Novecento metri quadrati di verde sul tetto, sui quali sono state piantumate oltre 1500 tra arbusti e piante erbacee, in prevalenza essenze mediterranee. Il tetto verde, inaugurato nel Polo Bioscientifico di via Santa Sofia del dipartimento di Agricoltura Alimentazione e Ambiente dell’Università di Catania, è probabilmente la più estesa struttura del genere allestita da una pubblica amministrazione in Sicilia.
L’iniziativa è stata possibile grazie al progetto Gifluid (Green Infrastructures to mitigate flood risks in Urban and sub-urban areas and to improve the quality of rainwater discharges) finanziato tramite il Programma Interreg V-A Italia-Malta 2014-2020, di cui è coordinatore il prof. Giuseppe Cirelli.
Gifluid è un programma di ricerca che sperimenta soluzioni basate sulla natura (NBS) per mitigare i fenomeni del cambiamento climatico, in particolare riducendo i volumi di deflusso delle acque piovane e attenuando i rischi idraulici urbani e sub-urbani, attraverso la ritenzione idrica delle piante e del substrato, e migliorando al tempo stesso l’isolamento termico degli edifici.
Il tetto verde servirà a ridurre il deflusso delle acque piovane e a mitigare gli effetti dell’irraggiamento solare con l’impiego di piante e di un particolare tipo di terreno. La struttura è dotata di 850 metri lineari di tubazioni per l’irrigazione, una stazione meteo multiparametrica per il monitoraggio delle condizioni ambientali al contorno, perfino delle casette a disposizione degli insetti impollinatori.
«Nel luglio scorso, su questa stessa superficie, abbiamo misurato fino a 61 °C di temperatura al suolo. Accanto al tetto verde abbiamo perciò lasciato una porzione nello stato originario per poter misurare la differenza, in particolare per quanto riguarda l’effetto di surriscaldamento della copertura, che dovrebbe essere ridotto grazie alla vegetazione impiantata e alle caratteristiche stesse del terreno, e ottimizzando le prestazioni energetiche complessive dell’edificio» spiega il prof. Cirelli.
«Il nuovo tetto verde, che sarà presto seguito da analoghe realizzazioni su altri edifici universitari, è la conferma dell’impegno di Unict per la sostenibilità, una miglioria concreta per la sede dipartimentale e a beneficio del comfort di chi la frequenta ogni giorno, ma anche per l’ecosistema di quest’area della città» ha detto il rettore Francesco Priolo.

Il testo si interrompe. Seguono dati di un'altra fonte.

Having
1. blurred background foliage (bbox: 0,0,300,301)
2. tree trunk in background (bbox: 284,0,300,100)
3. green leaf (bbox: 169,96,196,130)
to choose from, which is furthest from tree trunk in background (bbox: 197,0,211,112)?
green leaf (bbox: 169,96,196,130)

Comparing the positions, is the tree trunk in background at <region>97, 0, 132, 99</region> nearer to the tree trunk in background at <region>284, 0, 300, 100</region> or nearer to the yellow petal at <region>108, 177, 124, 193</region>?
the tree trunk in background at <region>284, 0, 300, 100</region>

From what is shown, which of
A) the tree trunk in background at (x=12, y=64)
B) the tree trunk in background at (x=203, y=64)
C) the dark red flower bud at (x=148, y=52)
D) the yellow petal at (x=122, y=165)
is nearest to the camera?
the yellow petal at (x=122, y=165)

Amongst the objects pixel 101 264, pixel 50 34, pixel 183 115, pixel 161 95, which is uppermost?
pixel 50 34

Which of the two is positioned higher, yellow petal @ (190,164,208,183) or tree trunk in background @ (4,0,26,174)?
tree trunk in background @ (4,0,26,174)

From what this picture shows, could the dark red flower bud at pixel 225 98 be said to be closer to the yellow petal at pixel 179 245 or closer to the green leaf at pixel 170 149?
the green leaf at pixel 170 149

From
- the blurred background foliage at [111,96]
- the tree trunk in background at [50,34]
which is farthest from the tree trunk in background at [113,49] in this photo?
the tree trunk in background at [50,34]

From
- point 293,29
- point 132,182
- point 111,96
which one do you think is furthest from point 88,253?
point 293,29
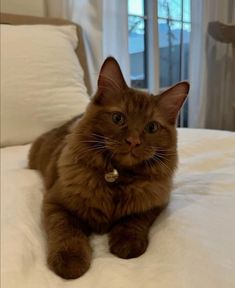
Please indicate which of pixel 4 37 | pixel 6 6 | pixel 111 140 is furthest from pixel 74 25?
pixel 111 140

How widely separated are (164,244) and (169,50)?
197 cm

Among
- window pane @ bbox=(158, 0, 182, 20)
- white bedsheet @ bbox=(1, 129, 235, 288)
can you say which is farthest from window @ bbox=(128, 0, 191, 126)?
white bedsheet @ bbox=(1, 129, 235, 288)

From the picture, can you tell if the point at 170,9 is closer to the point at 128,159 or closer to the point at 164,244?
the point at 128,159

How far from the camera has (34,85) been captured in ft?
5.15

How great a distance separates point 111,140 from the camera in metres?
0.79

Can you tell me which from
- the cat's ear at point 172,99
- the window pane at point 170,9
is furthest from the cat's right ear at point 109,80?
the window pane at point 170,9

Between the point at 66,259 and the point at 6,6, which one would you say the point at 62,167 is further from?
the point at 6,6

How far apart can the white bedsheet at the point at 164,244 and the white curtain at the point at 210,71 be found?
4.98 ft

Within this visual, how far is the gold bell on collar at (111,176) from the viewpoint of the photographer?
0.84 metres

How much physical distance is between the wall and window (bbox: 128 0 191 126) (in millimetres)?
532

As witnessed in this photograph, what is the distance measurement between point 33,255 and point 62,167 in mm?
237

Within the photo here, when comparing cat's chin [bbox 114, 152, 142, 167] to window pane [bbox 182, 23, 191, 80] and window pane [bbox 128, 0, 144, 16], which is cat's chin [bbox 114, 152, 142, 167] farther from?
window pane [bbox 182, 23, 191, 80]

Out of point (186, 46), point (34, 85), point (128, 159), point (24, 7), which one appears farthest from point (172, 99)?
point (186, 46)

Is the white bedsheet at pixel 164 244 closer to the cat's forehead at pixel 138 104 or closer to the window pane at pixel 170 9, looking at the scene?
the cat's forehead at pixel 138 104
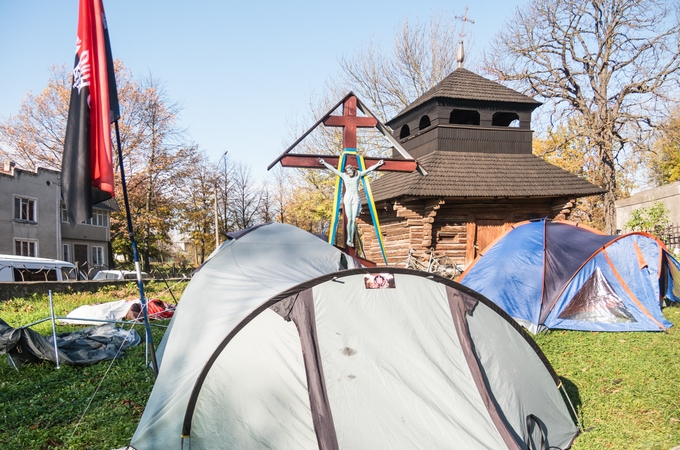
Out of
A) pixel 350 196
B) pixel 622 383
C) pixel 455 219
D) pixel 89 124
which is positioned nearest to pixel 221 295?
pixel 89 124

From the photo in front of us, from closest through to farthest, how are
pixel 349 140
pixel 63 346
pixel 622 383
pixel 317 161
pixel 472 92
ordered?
pixel 622 383
pixel 63 346
pixel 317 161
pixel 349 140
pixel 472 92

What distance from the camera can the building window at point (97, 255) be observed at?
34938 mm

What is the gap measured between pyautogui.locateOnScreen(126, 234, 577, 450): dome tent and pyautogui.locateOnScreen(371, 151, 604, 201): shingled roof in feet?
36.3

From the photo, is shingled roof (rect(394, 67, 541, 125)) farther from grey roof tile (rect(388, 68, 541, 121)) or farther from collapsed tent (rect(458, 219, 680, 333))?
collapsed tent (rect(458, 219, 680, 333))

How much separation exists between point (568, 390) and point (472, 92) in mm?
14382

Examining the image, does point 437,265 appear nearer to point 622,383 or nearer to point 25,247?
point 622,383

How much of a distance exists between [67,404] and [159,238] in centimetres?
3183

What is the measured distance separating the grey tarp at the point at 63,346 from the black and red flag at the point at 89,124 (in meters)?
2.55

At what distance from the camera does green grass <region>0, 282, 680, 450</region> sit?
430 centimetres

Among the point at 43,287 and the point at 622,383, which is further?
the point at 43,287

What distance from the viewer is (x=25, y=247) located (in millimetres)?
28469

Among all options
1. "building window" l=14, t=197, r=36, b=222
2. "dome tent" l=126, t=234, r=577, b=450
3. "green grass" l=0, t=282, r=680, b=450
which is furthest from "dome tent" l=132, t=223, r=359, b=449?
"building window" l=14, t=197, r=36, b=222

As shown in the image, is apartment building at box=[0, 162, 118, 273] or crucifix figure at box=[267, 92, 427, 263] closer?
crucifix figure at box=[267, 92, 427, 263]

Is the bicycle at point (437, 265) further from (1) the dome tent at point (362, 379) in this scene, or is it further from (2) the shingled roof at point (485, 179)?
(1) the dome tent at point (362, 379)
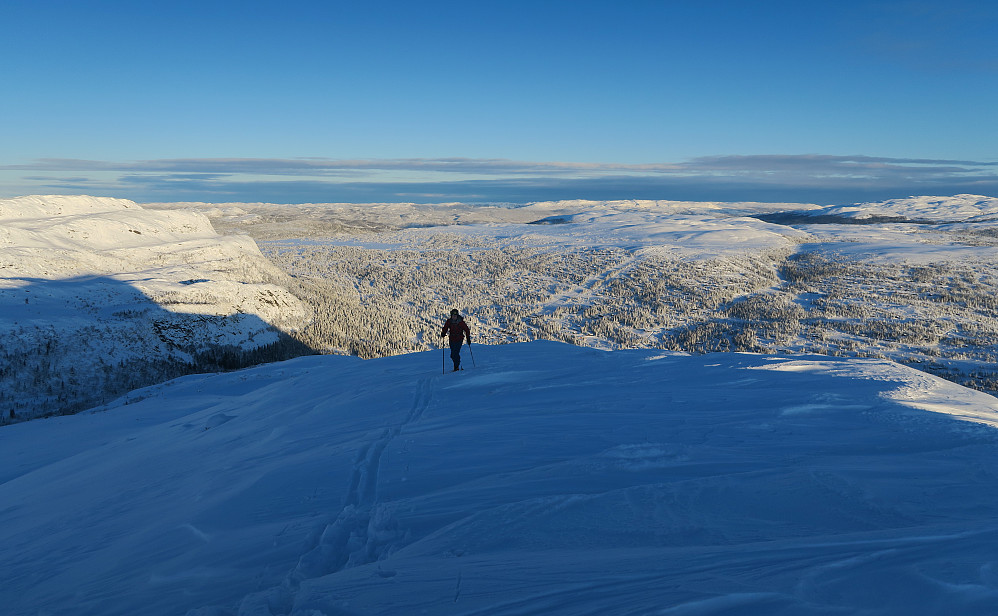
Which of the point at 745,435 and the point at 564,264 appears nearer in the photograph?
the point at 745,435

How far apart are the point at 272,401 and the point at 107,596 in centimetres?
1055

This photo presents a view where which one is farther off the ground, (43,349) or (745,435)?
(745,435)

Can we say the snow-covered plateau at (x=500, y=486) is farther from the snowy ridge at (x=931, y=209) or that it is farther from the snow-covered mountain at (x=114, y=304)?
the snowy ridge at (x=931, y=209)

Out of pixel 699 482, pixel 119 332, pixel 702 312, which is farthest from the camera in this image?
pixel 702 312

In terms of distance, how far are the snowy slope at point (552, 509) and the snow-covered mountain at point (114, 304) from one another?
613 inches

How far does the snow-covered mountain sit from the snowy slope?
15579 mm

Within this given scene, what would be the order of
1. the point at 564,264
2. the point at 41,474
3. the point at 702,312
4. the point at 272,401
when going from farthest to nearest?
1. the point at 564,264
2. the point at 702,312
3. the point at 272,401
4. the point at 41,474

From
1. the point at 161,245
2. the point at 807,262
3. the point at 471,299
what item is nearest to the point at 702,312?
the point at 471,299

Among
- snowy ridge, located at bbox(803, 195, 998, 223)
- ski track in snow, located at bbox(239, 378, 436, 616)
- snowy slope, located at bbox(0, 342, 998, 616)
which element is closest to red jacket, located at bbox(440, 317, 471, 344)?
snowy slope, located at bbox(0, 342, 998, 616)

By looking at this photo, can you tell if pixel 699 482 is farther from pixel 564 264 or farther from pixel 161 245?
pixel 564 264

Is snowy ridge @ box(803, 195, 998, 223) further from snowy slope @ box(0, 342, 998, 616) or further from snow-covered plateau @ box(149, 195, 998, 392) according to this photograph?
snowy slope @ box(0, 342, 998, 616)

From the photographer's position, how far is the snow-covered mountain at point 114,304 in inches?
952

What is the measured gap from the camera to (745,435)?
771 cm

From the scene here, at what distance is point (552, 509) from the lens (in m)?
5.50
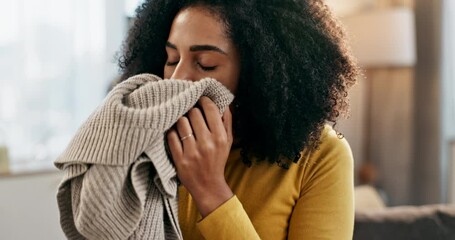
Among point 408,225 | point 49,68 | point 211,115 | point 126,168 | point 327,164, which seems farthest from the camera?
point 49,68

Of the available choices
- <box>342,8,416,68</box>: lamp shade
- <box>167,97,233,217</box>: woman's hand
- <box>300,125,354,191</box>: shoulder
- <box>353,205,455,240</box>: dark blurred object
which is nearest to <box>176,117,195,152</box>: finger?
<box>167,97,233,217</box>: woman's hand

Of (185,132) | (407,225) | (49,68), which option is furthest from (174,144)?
(49,68)

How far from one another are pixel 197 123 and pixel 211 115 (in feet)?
0.09

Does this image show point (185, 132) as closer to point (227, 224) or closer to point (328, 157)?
point (227, 224)

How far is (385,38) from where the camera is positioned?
248cm

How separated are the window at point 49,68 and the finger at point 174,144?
5.51 ft

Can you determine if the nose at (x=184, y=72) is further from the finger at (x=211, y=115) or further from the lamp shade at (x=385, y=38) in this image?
the lamp shade at (x=385, y=38)

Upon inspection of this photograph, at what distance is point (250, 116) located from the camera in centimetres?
97

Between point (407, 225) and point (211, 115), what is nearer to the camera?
point (211, 115)

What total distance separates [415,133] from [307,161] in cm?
194

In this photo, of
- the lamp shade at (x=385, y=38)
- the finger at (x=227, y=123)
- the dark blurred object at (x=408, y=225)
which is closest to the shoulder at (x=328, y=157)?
the finger at (x=227, y=123)

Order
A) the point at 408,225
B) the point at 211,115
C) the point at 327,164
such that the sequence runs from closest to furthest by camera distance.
Answer: 1. the point at 211,115
2. the point at 327,164
3. the point at 408,225

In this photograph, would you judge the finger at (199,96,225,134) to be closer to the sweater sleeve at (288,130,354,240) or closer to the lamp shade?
the sweater sleeve at (288,130,354,240)

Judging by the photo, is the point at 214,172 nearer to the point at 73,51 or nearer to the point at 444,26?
the point at 73,51
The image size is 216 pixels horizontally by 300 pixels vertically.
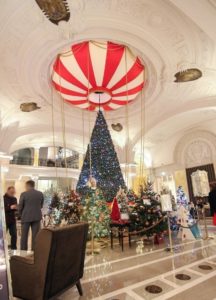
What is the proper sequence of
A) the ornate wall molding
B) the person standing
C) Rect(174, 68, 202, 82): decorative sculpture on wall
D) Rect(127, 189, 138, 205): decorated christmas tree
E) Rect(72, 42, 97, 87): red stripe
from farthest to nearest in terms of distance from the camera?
the ornate wall molding
Rect(127, 189, 138, 205): decorated christmas tree
Rect(174, 68, 202, 82): decorative sculpture on wall
Rect(72, 42, 97, 87): red stripe
the person standing

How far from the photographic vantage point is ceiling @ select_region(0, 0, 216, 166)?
13.3 feet

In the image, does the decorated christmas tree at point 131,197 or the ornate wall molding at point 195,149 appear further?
the ornate wall molding at point 195,149

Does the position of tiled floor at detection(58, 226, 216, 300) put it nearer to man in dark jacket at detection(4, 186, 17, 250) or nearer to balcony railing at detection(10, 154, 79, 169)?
man in dark jacket at detection(4, 186, 17, 250)

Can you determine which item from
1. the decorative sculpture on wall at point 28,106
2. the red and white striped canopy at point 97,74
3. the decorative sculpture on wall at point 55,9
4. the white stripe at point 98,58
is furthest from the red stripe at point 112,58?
the decorative sculpture on wall at point 28,106

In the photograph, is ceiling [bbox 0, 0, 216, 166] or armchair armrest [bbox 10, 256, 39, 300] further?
ceiling [bbox 0, 0, 216, 166]

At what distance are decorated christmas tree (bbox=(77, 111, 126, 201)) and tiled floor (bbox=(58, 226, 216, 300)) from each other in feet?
6.64

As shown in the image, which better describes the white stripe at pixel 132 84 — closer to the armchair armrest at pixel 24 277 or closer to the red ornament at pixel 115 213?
the red ornament at pixel 115 213

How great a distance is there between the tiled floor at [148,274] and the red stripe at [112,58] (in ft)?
15.9

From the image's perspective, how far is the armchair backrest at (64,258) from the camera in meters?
2.07

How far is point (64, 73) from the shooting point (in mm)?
5922

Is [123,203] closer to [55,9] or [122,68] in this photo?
[122,68]

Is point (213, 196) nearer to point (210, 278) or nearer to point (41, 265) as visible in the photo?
point (210, 278)

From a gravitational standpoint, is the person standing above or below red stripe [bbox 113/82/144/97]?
below

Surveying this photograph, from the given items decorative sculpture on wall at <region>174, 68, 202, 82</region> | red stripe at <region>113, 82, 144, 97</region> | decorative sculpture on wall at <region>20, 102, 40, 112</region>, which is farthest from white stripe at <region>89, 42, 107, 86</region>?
decorative sculpture on wall at <region>20, 102, 40, 112</region>
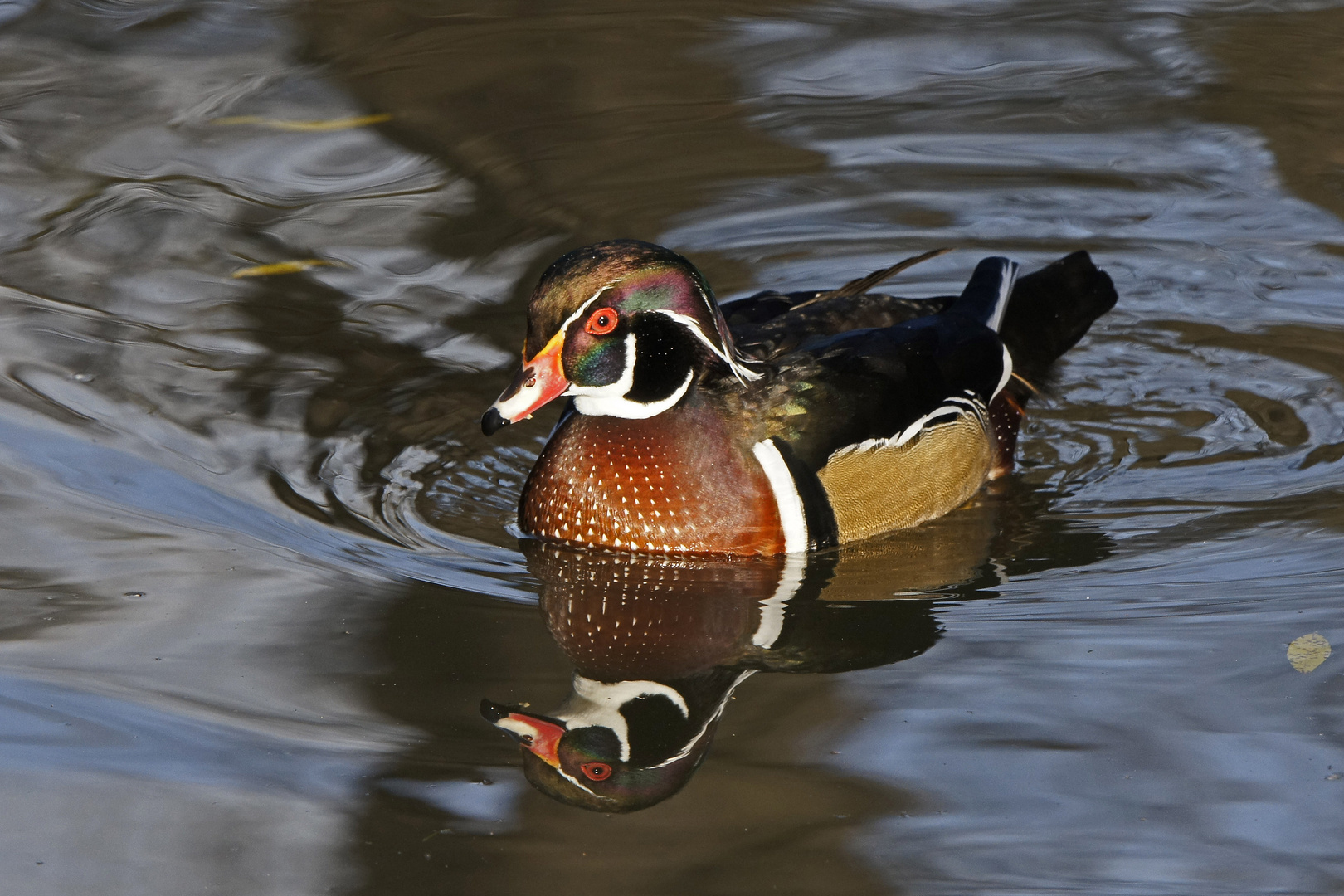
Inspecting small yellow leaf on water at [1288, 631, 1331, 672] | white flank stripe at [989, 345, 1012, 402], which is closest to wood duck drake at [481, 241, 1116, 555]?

Il progetto è coordinato dal Di3A in collaborazione con l’Energy Water Agency (Malta), il Dipartimento regionale tecnico della Regione siciliana, il Rabat Local Council (Malta), il comune di Aci Castello, l’Ordine degli Ingegneri della Provincia di Catania, l’Ordine degli Architetti Pianificatori, Paesaggisti Conservatori della Provincia di Catania, l’Ordine dei Dottori Agronomi e Forestali della Provincia di Catania e il CSEI Catania – Centro Studi di Economia applicata all’Ingegneria.